P3 Faster then P4???

5LiterMustang

Senior member
Dec 8, 2002
531
0
0
Guys I've read two articles and from reading on here I gather the P3 is faster then the p4 mhz for mhz. What is the reason behind this, none of the articles I read did a good job explaining it.
 

DAPUNISHER

Super Moderator CPU Forum Mod and Elite Member
Super Moderator
Aug 22, 2001
31,742
31,694
146
The P3 had stronger IPC which found it's way into the Banias but the P4 ramps up mucho faster in MHZ.
 

Snooper

Senior member
Oct 10, 1999
465
1
76
Clock for clock, yes, a P3 IS faster than a P4......... But it REALLY doesn't matter as the P3s topped out in the 1.2GHz range and the P4s are at 3.2Ghz (oh, make that 3.06GHz). The reason for both the clock for clock speed difference and the absolute speed difference lies in the architecture of both chips. Remember, they are both being built on the same process if my memory is working (Intel has so many different processes these days it can get hard to keep up...). The VERY SHORT answer is that the P4 has a much longer instruction pipe than the P3. This pipe allows the P4 to keep all the components fed at higher clockspeeds, but it causes additional latency that the P3 does not have.
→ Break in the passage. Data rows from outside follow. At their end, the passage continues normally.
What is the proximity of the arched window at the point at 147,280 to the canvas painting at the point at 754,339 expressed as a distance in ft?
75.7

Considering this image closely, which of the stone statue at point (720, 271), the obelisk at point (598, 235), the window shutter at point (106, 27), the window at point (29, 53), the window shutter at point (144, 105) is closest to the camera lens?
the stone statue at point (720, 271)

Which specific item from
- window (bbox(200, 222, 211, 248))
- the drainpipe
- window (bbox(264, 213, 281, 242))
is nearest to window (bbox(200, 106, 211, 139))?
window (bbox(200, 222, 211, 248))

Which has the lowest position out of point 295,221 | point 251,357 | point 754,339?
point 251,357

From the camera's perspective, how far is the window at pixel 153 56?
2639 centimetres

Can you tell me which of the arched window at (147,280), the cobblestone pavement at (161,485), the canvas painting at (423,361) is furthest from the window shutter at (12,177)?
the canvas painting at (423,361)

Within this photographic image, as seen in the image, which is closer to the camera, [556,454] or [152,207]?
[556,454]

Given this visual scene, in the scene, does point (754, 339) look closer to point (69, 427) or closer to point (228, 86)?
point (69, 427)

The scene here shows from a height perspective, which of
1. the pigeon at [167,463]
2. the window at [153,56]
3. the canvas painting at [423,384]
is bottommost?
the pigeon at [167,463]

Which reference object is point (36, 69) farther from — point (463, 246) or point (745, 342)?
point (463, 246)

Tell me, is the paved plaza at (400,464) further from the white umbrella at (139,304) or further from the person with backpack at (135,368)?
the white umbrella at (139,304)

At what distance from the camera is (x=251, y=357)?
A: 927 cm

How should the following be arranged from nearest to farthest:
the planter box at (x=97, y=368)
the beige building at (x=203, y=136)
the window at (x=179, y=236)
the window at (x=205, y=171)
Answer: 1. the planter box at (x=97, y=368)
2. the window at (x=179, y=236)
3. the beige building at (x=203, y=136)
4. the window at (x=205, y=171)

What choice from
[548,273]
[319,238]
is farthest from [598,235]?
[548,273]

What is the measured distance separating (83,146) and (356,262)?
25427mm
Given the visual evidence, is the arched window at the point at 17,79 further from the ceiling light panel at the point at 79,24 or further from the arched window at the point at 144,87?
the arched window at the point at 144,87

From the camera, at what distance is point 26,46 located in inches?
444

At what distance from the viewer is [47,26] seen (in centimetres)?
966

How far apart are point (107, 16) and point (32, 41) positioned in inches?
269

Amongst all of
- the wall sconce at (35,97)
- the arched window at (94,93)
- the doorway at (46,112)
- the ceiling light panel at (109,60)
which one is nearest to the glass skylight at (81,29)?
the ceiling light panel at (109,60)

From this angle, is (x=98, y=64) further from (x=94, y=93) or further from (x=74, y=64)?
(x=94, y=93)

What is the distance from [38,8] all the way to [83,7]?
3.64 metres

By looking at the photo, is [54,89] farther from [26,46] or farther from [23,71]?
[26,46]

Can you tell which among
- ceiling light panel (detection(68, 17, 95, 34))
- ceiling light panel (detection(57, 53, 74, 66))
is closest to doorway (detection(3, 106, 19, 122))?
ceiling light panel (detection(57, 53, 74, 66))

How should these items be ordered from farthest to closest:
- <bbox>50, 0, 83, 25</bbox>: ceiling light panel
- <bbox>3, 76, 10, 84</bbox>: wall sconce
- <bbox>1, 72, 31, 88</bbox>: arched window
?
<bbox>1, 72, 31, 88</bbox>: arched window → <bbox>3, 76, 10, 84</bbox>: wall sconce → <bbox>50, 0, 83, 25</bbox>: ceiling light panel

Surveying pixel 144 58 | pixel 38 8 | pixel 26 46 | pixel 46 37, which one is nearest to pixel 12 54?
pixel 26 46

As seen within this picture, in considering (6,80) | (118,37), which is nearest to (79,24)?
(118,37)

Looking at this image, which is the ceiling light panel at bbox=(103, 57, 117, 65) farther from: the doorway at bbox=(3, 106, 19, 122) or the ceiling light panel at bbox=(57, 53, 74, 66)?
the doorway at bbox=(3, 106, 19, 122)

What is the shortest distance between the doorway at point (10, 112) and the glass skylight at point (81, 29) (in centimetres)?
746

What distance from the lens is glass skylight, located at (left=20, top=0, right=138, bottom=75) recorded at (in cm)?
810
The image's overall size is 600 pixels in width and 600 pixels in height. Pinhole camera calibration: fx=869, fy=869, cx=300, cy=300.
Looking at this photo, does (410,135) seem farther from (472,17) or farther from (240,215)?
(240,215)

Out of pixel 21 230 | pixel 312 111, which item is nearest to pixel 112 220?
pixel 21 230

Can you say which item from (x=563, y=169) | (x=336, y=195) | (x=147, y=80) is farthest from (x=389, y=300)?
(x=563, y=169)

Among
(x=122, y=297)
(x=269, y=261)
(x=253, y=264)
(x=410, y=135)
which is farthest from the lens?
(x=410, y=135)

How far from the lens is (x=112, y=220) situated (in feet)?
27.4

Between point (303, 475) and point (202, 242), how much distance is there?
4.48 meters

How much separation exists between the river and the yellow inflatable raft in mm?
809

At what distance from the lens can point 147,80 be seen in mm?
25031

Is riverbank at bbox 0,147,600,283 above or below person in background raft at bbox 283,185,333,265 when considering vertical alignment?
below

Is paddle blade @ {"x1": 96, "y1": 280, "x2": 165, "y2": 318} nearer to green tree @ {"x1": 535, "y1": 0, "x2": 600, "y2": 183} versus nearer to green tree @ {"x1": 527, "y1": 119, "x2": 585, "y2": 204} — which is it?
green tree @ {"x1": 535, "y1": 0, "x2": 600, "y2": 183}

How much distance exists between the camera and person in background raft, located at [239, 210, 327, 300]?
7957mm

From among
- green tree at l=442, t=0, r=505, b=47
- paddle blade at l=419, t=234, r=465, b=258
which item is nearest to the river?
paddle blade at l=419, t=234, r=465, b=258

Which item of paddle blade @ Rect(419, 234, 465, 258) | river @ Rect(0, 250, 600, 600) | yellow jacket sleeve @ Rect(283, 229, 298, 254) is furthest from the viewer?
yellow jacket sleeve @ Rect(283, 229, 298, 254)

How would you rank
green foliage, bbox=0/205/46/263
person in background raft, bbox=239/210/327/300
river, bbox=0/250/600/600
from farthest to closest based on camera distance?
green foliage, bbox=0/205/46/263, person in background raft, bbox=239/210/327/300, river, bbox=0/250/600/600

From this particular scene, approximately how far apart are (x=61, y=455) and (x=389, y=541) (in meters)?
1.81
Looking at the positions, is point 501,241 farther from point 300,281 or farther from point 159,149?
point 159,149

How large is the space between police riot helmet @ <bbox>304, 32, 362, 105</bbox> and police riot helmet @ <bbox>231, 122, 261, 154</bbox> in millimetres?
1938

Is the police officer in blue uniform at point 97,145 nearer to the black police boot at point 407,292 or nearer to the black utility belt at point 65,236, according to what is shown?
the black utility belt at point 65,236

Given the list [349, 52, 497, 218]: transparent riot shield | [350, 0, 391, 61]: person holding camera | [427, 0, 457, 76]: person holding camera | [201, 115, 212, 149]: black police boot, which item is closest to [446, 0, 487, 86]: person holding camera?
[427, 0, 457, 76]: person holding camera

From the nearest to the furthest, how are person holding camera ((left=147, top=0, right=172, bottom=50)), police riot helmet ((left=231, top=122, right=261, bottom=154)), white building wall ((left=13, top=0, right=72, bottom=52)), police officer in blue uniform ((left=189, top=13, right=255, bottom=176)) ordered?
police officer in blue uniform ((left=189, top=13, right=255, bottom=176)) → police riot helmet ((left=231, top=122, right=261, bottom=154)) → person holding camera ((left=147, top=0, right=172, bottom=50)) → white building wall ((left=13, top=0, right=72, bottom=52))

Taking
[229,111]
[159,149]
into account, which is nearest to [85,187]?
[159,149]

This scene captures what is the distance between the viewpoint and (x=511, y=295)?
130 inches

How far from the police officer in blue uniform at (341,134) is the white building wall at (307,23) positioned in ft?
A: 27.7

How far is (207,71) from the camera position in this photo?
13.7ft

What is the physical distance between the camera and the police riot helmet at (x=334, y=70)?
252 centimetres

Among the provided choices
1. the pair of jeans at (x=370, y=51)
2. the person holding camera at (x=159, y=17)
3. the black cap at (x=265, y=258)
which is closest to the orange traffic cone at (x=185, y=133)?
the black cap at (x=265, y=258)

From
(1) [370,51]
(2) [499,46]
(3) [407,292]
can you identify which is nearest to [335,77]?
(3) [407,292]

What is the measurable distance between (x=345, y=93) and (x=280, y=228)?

So, the P4 is faster. The P3 is more efficent. It is really similar to the Athlon vs. P4 debate. Same thing. Heck, look at the Itanium 2 process. It is only running at 1 Ghz, yet it is a VERY powerful processor and a WHOLE lot faster as a server than the Athlon or the P4 will ever be.
 

alkemyst

No Lifer
Feb 13, 2001
83,769
19
81
I haven't really looked into it myself, but it's true EXCEPT for video/audio manipulation (A/V Editting mainly)....in those cases the P4 spanks all.

I am going to run a 1.4-S Tualatin for a while I think....my Radeon 8500 handles games smoothly and with enough eye candy they are cool.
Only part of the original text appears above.